MiniMax-01: Lightning Attention, 4M Token Context, and the Linear Attention Revival

Part of Series Frontier Model Architectures 2 of 3

1 Kimi K2: How Moonshot Built a 1T MoE That Rivals Claude and GPT-4o 2 MiniMax-01: Lightning Attention, 4M Token Context, and the Linear Attention Revival 3 Frontier Models in 2025: The Architectural Convergence and Where Innovation Happens

Standard scaled dot-product attention scales as $O(n^2)$ in sequence length. At 1 million tokens, that is $10^{12}$ operations per layer — even with FlashAttention’s IO optimization, this requires enormous compute. MiniMax-01 takes a fundamentally different approach: Lightning Attention, a linear attention mechanism that scales as $O(n)$ , combined with a 456B-parameter MoE architecture. The result: training on 1 million tokens and inference extrapolation to 4 million — with a 20-32x longer context window than comparable models.

The Long-Context Problem

Attention’s $O(n^2)$ cost creates an escalating wall:

📊

Attention Cost at Different Context Lengths (per layer, per head, d=128)

Context Length	Attention FLOPs	KV Cache (FP16)	Wall Time Estimate
4K	4.2M	1 MB	0.1 ms
32K	268M	8 MB	2 ms
128K	4.3B	32 MB	25 ms
1M	262B	256 MB	1.5 sec
4M	4.2T	1 GB	24 sec

Note: Standard attention. Even FlashAttention only reduces memory, not compute FLOPs.

FlashAttention solves the memory problem (no $O(n^2)$ HBM traffic) but not the compute problem. At 1M tokens, the quadratic FLOPs are simply too expensive for production serving. You need a subquadratic attention mechanism.

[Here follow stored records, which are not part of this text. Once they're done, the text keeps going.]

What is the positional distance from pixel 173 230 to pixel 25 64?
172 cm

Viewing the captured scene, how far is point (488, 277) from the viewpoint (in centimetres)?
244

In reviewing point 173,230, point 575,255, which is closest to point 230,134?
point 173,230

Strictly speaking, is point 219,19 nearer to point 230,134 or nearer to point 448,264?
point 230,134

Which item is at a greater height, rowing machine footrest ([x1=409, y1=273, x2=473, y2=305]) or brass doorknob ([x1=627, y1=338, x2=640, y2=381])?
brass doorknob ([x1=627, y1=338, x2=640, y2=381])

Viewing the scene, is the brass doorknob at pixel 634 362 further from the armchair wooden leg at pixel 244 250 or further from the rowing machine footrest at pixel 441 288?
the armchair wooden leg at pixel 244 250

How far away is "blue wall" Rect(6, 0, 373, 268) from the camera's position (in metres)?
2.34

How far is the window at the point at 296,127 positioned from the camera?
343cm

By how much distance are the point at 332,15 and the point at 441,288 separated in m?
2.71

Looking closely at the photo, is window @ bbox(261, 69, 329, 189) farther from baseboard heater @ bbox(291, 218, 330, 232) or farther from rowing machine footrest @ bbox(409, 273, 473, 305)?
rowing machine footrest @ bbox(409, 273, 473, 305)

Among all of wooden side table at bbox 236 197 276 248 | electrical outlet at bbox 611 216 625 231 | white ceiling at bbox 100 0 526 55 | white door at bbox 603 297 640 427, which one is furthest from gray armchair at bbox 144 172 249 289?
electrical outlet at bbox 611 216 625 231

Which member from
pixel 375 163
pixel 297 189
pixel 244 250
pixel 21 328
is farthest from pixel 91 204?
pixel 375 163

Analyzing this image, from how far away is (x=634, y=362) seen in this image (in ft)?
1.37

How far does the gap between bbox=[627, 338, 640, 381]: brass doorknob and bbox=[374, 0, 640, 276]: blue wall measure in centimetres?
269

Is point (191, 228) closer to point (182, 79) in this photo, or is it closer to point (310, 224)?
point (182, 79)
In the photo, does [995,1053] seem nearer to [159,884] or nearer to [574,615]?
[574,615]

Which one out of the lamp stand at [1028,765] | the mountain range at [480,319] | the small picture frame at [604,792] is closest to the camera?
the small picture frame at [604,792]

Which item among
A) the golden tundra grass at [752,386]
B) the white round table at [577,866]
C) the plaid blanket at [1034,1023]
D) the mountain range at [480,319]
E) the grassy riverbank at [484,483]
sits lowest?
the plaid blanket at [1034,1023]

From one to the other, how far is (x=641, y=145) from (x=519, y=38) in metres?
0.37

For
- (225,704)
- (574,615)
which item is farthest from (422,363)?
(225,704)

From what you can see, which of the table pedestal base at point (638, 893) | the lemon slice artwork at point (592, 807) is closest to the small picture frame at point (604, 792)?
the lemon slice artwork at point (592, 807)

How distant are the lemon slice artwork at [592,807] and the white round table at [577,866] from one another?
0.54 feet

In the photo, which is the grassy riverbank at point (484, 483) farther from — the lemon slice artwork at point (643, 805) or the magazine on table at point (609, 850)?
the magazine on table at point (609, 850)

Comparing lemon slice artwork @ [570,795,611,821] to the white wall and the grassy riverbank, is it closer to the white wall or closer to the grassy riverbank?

Lightning Attention: Linear Scaling

Lightning Attention is MiniMax’s solution — a linear attention variant that processes sequences in $O(n)$ time and memory.

The Linear Attention Idea

Standard attention: $\text{Attn}(Q, K, V) = \text{softmax}(QK^T / \sqrt{d}) \cdot V$

The softmax creates the $O(n^2)$ bottleneck — it requires materializing the full $n \times n$ score matrix. Linear attention removes the softmax and uses a kernel trick:

$\text{LinearAttn}(Q, K, V) = \phi(Q) \cdot (\phi(K)^T V)$

where $\phi$ is a feature map. The key: by computing $\phi(K)^T V$ first (an $O(nd^2)$ operation), then multiplying by $\phi(Q)$ ( $O(nd)$ ), we avoid the $O(n^2)$ matrix. Total cost: $O(nd^2)$ — linear in $n$ .

Why Previous Linear Attention Failed

Performer (2020), Katformer, and other linear attention variants achieved the $O(n)$ scaling but with significant quality degradation. The softmax in standard attention performs two critical functions:

Normalization: Attention weights sum to 1, creating a proper weighted average
Sharpening: The exponential amplifies score differences, allowing focused attention on relevant tokens

Without softmax, attention distributions become too uniform — the model can’t focus. Quality drops by 2-5 perplexity points, making linear attention impractical for frontier models.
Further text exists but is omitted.